Entre tanto, Eddie Palmieri agregaba como orador: "Barry Rogers fue un genio, un ser que parecía saber de todo, hasta el punto de alienar a otros. Capaz de reparar los motores de nuestros automóviles o de afinar pianos, fue él quien me introdujo al universo musical dándome a conocer a John Coltrane y McCoy Tyner en el jazz, como a Bela Bartok en lo clásico y Otis Redding en lo popular". Agregaba Eddie: "El hecho de ser gringo, judío y blanco, no le impidió adoptar la cultura latina. Le gustaba comer arroz con picadillo y frijoles, y aprendió a hablar perfectamente el español, hasta mejor que muchos de nosotros... Cuando se me ocurrió formar La Perfecta, pensé en dos violines y una flauta. Fue Barry quien me persuadió para que usara dos trombones como sustitutos de los violines, y que en lugar de una charanga pensara en armar una "trombonchanga". Cuando no estaba tocando el trombón, agarraba una clave y hacía coros... Yo recuerdo especialmente sus arreglos de temas como "Busca lo tuyo", "Puerto Rico" y el de "Un día bonito", el cual sirvió para que me ganara mi primer Grammy. El podía interpretar salsa, jazz o rock, Cajun y Zydeco, y asimiló perfectamente a Arsenio Rodríguez. De hecho, en nuestra rendición de "Yo no engaño a las nenas", hizo sentir su habilidad como tresista"...

El servicio funerario finalizó cuando su hijo Chris colocó un casete con los más famosos solos de su padre, destacando los de "Azúcar" e "Imágenes latinas". Nadie se movió. Nuestros ojos se mantuvieron enfocados hacia el atril sosteniendo aquel huérfano y solitario trombón que ayudara a forjar su leyenda.
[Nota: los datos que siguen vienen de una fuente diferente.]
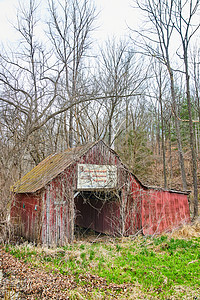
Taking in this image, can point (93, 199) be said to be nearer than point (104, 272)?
No

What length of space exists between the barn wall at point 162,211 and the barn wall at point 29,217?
190 inches

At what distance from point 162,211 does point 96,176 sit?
4048 mm

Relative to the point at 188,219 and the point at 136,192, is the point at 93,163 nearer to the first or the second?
the point at 136,192

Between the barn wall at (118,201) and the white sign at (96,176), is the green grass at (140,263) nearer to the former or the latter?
the barn wall at (118,201)

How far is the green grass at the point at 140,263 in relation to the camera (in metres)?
5.34

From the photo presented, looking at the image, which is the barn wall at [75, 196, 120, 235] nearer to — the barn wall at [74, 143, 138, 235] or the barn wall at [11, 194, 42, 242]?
the barn wall at [74, 143, 138, 235]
Cuando me retiré ya era tarde para asistir al juego de pelota, aunque no importó. No siempre se presencia un encuentro tan emotivo como el de esta despedida. En eso recordamos que en su reseña a Barry Rogers, César Miguel Rondón comentaba en sus crónicas de El libro de la salsa: "Este libro, en medio de sus deficiencias, trata de dejar referencias de no pocas grabaciones clásicas y antológicas de este trombonista gringo de pelos largos y gafas al aire"... Justo y necesario. Yo le hubiese agregado que, antes de su insurgencia, el único trombonista que había destacado como solista improvisador en la música latina había sido "Tojo" Jiménez, el mismo que Benny Moré aludía en su coro: "Generoso, qué bueno baila usted", y que después, y gracias a Barry, el trombón es un sinónimo para la salsa como puede serlo el saxofón para el jazz.

Antes de seguir rumbo al hotel, me detuve para observar las fotos más detalladamente. En una de ellas observé al bien llamado Señor Trombón posando sonriente con una gorra de los Yankees, repulsivos rivales de mis Medias Rojas. Confieso que mi admiración hacia Barry Rogers ha sido tan grande, que la supuesta afrenta no me perturbó en lo absoluto. Después de todo, hay que entender que nadie es perfecto.